JOBS
a - Set down everything in the geocaching text from "1TF - See FTF" down to "CITO while Geocaching.", copying it word for word.
b - Collect every line of the listing that contains the word "would". Case counts.

TEXT EXTRACT
[BEGIN]
There are a number of other cache types that you may see from time to time - including Virtual, Letterbox Hybrid and Event Caches - but these types can be explored after you have discovered your first few caches.


Geocaching Links
There's so many Geocaching websites that cataloging them all would almost be a futile effort. Or would it? Well, I gave it a shot anyhow, so here's my collection of Geocaching Links, all nicely sorted on a separate page.


Geocaching Glossary
Common terms and acronyms you may encounter

1TF - See FTF

2TF - See STF

3TF - See TTF

ATCF - As the crow flies

BYOP - Bring your own pen

Bison Tube - A small metal tube with a screw top, waterproofed with a rubber o-ring. The name originated from Bison Designs, the company who originally manufactured them. Inexpensive clones of Bison tubes are widely available and often sold as "ID holders". These tubes make excellent micro caches.

CITO - Cache in, trash out. Cachers are encouraged to practice CITO while Geocaching.

DNF - Did not find

FFTF - First FTF.

FTF - First to find. The coveted designation for the first geocacher to find a newly placed cache. Many caches will contain a "FTF Prize", a special reward for the first geocacher to find the cache.

GPX - A GPX file contains additional information about caches, including the description, hint and the most recent logs. Generating GPX files is a premium member feature of Geocaching.com

GZ - See: Ground Zero

Geocrap - Useless, boring or otherwise uninteresting items left behind in caches

Ground Zero - The point at where a cache is supposed to be located, according to your GPS.
[END]
DATA FOR PROCESSING
[BEGIN]
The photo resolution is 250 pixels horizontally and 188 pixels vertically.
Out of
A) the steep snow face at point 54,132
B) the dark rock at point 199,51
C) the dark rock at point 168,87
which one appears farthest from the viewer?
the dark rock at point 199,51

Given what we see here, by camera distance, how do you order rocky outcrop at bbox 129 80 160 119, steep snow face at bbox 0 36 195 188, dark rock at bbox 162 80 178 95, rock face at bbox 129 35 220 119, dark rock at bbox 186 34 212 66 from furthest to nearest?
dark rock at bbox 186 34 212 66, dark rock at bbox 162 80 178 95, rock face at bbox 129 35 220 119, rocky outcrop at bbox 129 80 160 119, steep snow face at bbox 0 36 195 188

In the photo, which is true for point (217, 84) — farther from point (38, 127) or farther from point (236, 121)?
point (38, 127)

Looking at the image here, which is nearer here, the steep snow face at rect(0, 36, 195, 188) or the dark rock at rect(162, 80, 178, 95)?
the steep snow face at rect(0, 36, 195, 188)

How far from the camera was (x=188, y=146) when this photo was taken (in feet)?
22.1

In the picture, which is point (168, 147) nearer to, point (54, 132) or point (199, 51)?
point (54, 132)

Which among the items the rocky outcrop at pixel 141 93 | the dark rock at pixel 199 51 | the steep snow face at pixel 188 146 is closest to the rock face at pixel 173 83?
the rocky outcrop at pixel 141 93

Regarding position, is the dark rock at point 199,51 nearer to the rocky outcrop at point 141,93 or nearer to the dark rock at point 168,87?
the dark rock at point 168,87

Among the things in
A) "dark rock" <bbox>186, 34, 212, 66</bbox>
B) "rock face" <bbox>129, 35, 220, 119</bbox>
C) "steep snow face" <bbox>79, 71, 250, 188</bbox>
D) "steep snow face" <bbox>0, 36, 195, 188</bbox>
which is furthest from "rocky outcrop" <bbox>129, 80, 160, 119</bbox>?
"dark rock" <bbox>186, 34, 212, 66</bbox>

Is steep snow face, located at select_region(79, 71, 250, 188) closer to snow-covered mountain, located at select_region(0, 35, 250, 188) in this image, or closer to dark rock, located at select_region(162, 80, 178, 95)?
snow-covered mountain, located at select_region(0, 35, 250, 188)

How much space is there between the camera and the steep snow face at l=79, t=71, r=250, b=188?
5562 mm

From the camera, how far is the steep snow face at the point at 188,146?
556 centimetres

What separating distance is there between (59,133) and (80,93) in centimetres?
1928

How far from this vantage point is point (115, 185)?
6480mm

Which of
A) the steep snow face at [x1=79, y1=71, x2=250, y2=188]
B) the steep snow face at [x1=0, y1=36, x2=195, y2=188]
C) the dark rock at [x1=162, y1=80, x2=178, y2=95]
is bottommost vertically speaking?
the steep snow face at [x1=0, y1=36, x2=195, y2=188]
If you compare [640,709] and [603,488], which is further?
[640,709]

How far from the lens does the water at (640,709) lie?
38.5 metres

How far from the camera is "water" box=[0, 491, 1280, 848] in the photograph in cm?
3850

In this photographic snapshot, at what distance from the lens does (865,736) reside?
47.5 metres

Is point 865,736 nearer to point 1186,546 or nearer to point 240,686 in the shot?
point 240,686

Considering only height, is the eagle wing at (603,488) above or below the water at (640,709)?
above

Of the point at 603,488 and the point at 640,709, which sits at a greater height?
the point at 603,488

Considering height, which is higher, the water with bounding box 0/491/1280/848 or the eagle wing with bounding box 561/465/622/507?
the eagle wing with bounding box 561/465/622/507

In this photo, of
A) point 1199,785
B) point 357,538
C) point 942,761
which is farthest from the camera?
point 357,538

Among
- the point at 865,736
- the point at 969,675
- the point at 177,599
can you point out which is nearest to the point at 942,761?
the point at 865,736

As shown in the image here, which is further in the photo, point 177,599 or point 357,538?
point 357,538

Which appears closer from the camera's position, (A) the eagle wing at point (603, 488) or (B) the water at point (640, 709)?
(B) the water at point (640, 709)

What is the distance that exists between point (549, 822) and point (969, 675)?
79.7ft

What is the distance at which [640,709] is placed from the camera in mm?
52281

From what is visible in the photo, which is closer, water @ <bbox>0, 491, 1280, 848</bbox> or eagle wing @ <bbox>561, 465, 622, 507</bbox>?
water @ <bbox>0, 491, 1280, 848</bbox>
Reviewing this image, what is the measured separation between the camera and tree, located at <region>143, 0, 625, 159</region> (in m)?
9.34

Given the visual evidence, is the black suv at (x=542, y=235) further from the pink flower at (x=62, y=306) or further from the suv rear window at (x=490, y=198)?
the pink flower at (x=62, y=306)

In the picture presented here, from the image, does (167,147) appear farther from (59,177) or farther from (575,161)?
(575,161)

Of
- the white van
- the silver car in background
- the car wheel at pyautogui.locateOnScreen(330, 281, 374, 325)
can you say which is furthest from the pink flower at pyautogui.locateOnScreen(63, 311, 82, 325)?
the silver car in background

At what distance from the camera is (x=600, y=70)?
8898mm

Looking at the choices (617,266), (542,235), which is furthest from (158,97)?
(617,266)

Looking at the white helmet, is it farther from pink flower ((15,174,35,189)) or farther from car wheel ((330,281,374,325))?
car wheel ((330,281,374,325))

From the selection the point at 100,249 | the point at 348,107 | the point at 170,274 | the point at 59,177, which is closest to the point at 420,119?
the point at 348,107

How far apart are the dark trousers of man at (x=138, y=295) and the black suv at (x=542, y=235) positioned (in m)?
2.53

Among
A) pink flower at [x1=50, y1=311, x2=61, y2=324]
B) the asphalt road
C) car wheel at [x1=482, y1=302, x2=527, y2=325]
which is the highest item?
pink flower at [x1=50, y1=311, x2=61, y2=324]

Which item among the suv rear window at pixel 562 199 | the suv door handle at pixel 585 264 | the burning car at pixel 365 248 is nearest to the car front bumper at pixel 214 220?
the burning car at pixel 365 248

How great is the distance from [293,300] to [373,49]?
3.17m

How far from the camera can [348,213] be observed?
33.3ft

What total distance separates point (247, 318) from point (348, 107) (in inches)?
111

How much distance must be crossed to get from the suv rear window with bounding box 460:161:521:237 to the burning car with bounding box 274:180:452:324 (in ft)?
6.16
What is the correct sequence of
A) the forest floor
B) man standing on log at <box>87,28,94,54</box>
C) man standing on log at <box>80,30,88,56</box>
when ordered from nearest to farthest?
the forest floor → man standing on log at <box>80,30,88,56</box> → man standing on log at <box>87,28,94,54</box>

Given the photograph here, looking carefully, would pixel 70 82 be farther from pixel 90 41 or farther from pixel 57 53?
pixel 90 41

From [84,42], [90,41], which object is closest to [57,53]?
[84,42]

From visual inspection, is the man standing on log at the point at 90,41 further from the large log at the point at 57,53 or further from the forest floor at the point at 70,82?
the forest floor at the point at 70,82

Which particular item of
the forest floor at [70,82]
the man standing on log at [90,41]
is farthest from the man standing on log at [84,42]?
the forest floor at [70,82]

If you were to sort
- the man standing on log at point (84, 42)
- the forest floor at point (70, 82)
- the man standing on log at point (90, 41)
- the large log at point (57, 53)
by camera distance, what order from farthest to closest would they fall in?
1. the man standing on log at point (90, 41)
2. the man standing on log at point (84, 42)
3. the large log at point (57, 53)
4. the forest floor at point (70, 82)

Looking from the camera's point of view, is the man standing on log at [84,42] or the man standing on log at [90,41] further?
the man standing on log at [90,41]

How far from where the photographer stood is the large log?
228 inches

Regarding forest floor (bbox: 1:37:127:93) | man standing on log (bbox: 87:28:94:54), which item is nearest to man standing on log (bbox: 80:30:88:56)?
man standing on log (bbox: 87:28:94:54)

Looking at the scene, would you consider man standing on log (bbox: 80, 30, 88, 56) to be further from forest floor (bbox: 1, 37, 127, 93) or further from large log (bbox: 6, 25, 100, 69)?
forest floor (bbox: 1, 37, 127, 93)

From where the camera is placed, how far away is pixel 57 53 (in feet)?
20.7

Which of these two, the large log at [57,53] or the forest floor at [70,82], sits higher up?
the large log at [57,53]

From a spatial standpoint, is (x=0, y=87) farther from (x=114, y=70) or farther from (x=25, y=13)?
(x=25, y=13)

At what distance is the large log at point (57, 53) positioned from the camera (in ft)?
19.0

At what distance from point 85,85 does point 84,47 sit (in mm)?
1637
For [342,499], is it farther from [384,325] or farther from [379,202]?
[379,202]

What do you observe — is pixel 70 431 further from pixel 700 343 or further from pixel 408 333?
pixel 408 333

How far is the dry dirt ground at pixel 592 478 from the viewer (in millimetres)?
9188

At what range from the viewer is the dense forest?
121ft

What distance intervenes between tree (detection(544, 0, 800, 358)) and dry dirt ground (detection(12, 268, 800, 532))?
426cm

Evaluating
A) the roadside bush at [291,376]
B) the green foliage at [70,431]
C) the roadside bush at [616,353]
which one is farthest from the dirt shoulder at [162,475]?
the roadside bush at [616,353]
[END]
ANSWERS TO THE TASKS
a -
1TF - See FTF

2TF - See STF

3TF - See TTF

ATCF - As the crow flies

BYOP - Bring your own pen

Bison Tube - A small metal tube with a screw top, waterproofed with a rubber o-ring. The name originated from Bison Designs, the company who originally manufactured them. Inexpensive clones of Bison tubes are widely available and often sold as "ID holders". These tubes make excellent micro caches.

CITO - Cache in, trash out. Cachers are encouraged to practice CITO while Geocaching.

b -
Given the photograph here, looking carefully, would pixel 70 82 be farther from pixel 90 41 or farther from pixel 57 53?
by camera distance, what order from farthest to closest would they fall in?
Looking at the scene, would you consider man standing on log (bbox: 80, 30, 88, 56) to be further from forest floor (bbox: 1, 37, 127, 93) or further from large log (bbox: 6, 25, 100, 69)?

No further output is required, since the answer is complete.